La forêt est le miroir des perceptions des personnages où la réalité et le fantasme se forgent en image cinématographique. Mais cette image ne peut pas persister dans cet univers sylvestre troublé, où l’espace physique labyrinthique se transforme en espace psychique dans lequel la peur de Johan se cristallise lorsque ses démons apparaissent. Il disparaît à nouveau à travers un fondu enchaîné, figure de mouvement et de disparition. L’image-mouvement du couple se métamorphose en image de la mort métaphorique du peintre, quand Johan, séparé d’Alma, rejoint définitivement ses démons dans la forêt.

 

L’imaginaire sylvestre est ici à la fois créateur et destructeur.
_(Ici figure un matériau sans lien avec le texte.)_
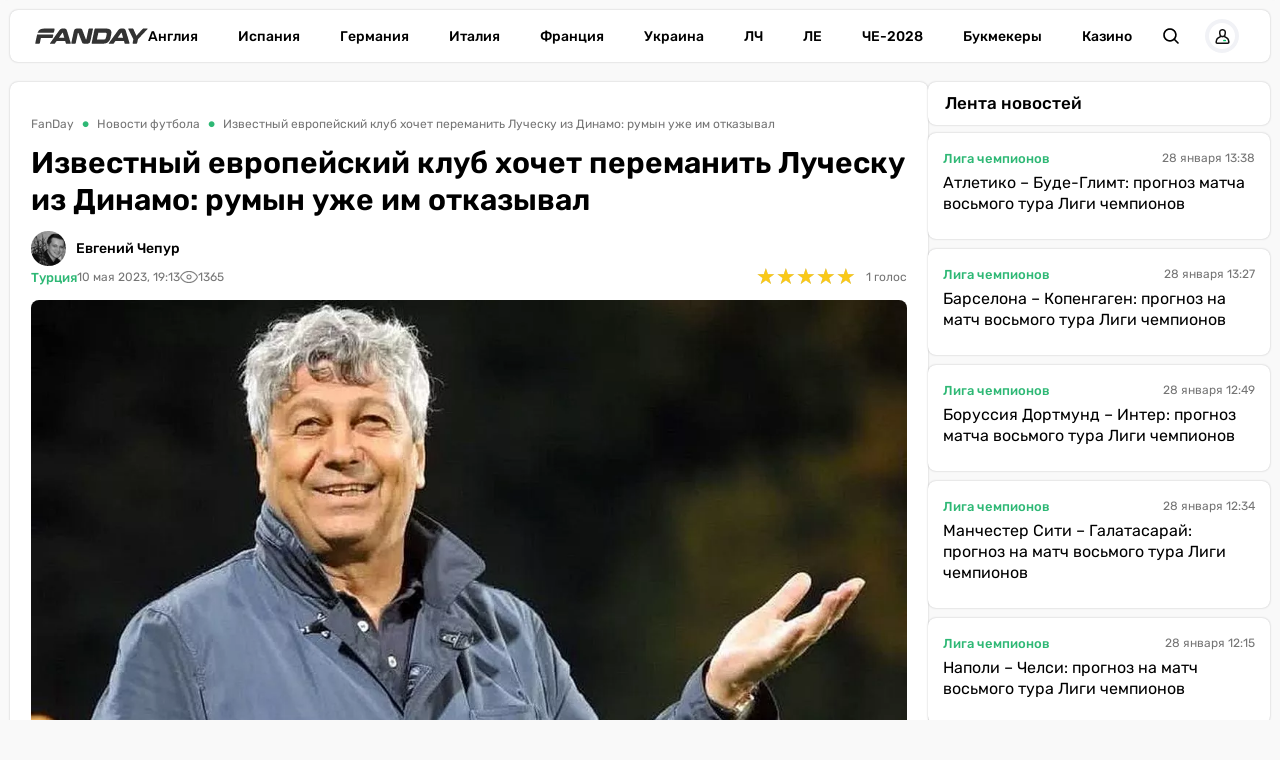

--- FILE ---
content_type: image/svg+xml
request_url: https://fanday.net/img/icons/eye.svg
body_size: -46
content:
<svg version="1.1" id="Слой_1" xmlns="http://www.w3.org/2000/svg" xmlns:xlink="http://www.w3.org/1999/xlink" x="0px" y="0px"
	 width="980px" height="664.9px" viewBox="0 0 980 664.9" style="enable-background:new 0 0 980 664.9;" xml:space="preserve">
<g  fill="#808080" fill-rule="evenodd">
	<path d="M490,0C110.6,0,0,331.3,0,331.3s110.6,333.6,490,333.6c379.3,0,490-332.6,490-332.6S869.4,0,490,0z M490,600.6
		c-314.2,0-426.8-269.7-426.8-269.7S176.8,63.2,490,63.2s426.8,268.7,426.8,268.7S804.2,600.6,490,600.6z M490,189.6
		c-78.6,0-142.3,63.7-142.3,142.3S411.4,474.2,490,474.2s142.3-63.7,142.3-142.3S568.6,189.6,490,189.6z M490.5,410.9
		c-43.9,0-79.5-35.4-79.5-79s35.6-79,79.5-79s79.5,35.4,79.5,79C570,375.6,534.4,410.9,490.5,410.9z"/>
</g>
</svg>


--- FILE ---
content_type: image/svg+xml
request_url: https://fanday.net/img/custom-icons/photo.svg
body_size: 459
content:
<?xml version="1.0" encoding="utf-8"?>
<!-- Svg Vector Icons : http://www.onlinewebfonts.com/icon -->
<!DOCTYPE svg PUBLIC "-//W3C//DTD SVG 1.1//EN" "http://www.w3.org/Graphics/SVG/1.1/DTD/svg11.dtd">
<svg version="1.1" xmlns="http://www.w3.org/2000/svg" xmlns:xlink="http://www.w3.org/1999/xlink" x="0px" y="0px" viewBox="0 0 1000 1000" enable-background="new 0 0 1000 1000" xml:space="preserve">
<metadata> Svg Vector Icons : http://www.onlinewebfonts.com/icon </metadata>
<style>.st0{fill:#458ce9}</style>
<g><g><path class="st0" d="M336.7,91.7h326.7L745,214.2h122.5c33.8,0,62.7,12.2,86.6,36.5s35.9,53.4,35.9,87.2v448.5c0,33.8-12,62.6-35.9,86.3s-52.8,35.6-86.6,35.6h-735c-33.8,0-62.7-12-86.6-35.9S10,819.6,10,785.8V337.3c0-33.8,12-62.8,35.9-86.9s52.8-36.2,86.6-36.2H255L336.7,91.7z M500,336.7c27.6,0,54.1,5.4,79.3,16.3c25.2,10.8,46.9,25.4,65.1,43.5s32.7,39.9,43.5,65.1c10.8,25.2,16.3,51.6,16.3,79.3c0,27.6-5.4,54.1-16.3,79.3c-10.8,25.2-25.4,46.9-43.5,65.1s-39.9,32.7-65.1,43.5C554.1,739.6,527.6,745,500,745s-54.1-5.4-79.3-16.3c-25.2-10.8-46.9-25.4-65.1-43.5s-32.7-39.9-43.5-65.1s-16.3-51.6-16.3-79.3c0-27.6,5.4-54.1,16.3-79.3c10.8-25.2,25.4-46.9,43.5-65.1s39.9-32.7,65.1-43.5C445.9,342.1,472.4,336.7,500,336.7z M500,418.3c-33.8,0-62.7,12-86.6,35.9s-35.9,52.8-35.9,86.6c0,33.8,12,62.7,35.9,86.6s52.8,35.9,86.6,35.9c33.8,0,62.7-12,86.6-35.9s35.9-52.8,35.9-86.6c0-33.8-12-62.7-35.9-86.6S533.8,418.3,500,418.3z M701.3,295.8l-80.1-122.5H380.4l-81.7,122.5H132.5c-11.3,0-20.9,4-28.9,12.1c-8,8.1-12,17.9-12,29.3v448.5c0,11.3,4,20.9,12,28.9c8,8,17.6,12,28.9,12h735c11.5,0,21.2-3.9,29-11.6c7.9-7.8,11.8-17.3,11.8-28.6V337.9c0-11.5-4-21.4-12.1-29.7c-8.1-8.3-17.7-12.4-28.7-12.4L701.3,295.8L701.3,295.8z"/></g></g>
</svg>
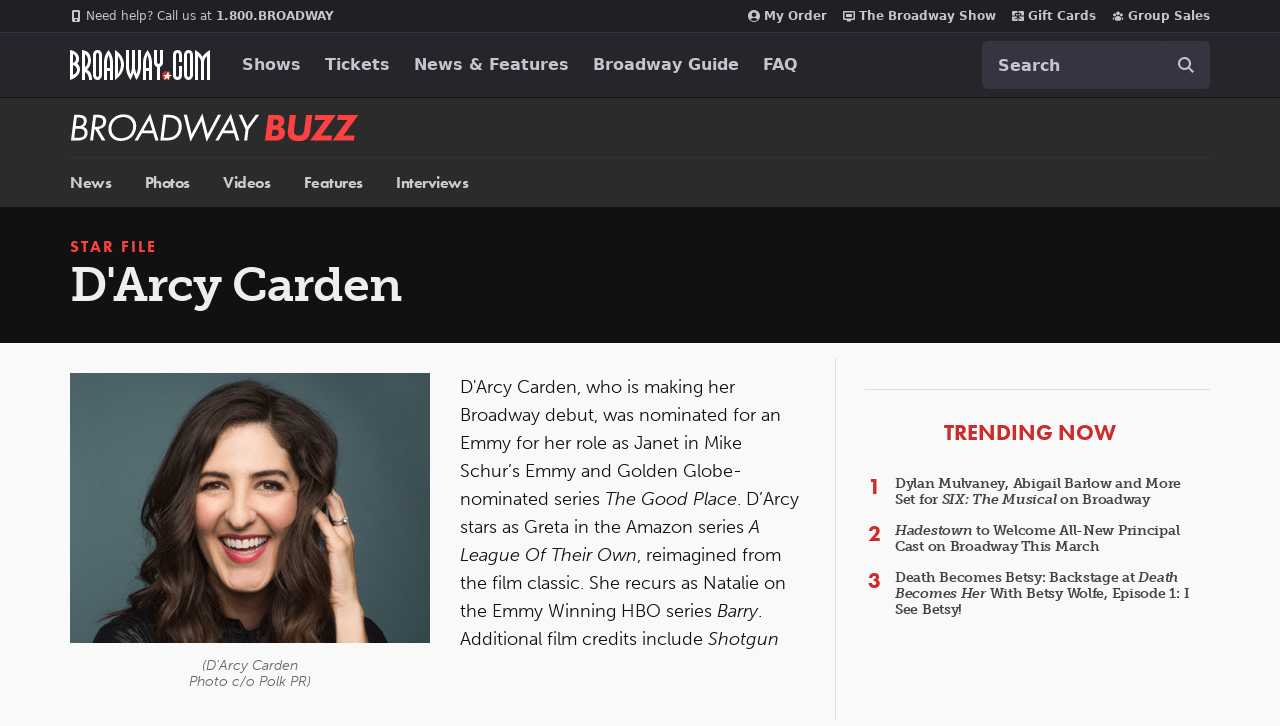

--- FILE ---
content_type: text/html; charset=utf-8
request_url: https://www.google.com/recaptcha/api2/aframe
body_size: 182
content:
<!DOCTYPE HTML><html><head><meta http-equiv="content-type" content="text/html; charset=UTF-8"></head><body><script nonce="9c0Y1B_5tvDdYWCL6caejQ">/** Anti-fraud and anti-abuse applications only. See google.com/recaptcha */ try{var clients={'sodar':'https://pagead2.googlesyndication.com/pagead/sodar?'};window.addEventListener("message",function(a){try{if(a.source===window.parent){var b=JSON.parse(a.data);var c=clients[b['id']];if(c){var d=document.createElement('img');d.src=c+b['params']+'&rc='+(localStorage.getItem("rc::a")?sessionStorage.getItem("rc::b"):"");window.document.body.appendChild(d);sessionStorage.setItem("rc::e",parseInt(sessionStorage.getItem("rc::e")||0)+1);localStorage.setItem("rc::h",'1768971443666');}}}catch(b){}});window.parent.postMessage("_grecaptcha_ready", "*");}catch(b){}</script></body></html>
Il récrée pour un bref instant l’union du couple du tableau de Delacroix pour la déconstruire aussitôt. Dans sa profondeur labyrinthique, le peintre rencontre ses démons et la mort l’atteint.

 

 

[1] Forêt en fin d'automne (Eau sylvestre, forêt d'automne) (1835) nous donne à voir une forêt aux arbres morts à la couleur dominante marron-rougeâtre. Au premier plan un arbre est tombé dans l’eau. Est-ce un lac, une rivière ou l’eau qui reste après la pluie ? Qu’importe, c’est une eau stagnante, morte. Les branches courbées sortent de l’eau et leurs reflets y peignent des motifs dissous. À l’arrière, les branches forment des motifs ornementaux en laissant passer la lumière qui illumine une forêt lointaine, brumeuse et endormie. En tant que lieu mélancolique, de la perte des repères, on ressent cette « tragédie du paysage » évoquée par le sculpteur David d’Angers au sujet de l’œuvre du peintre.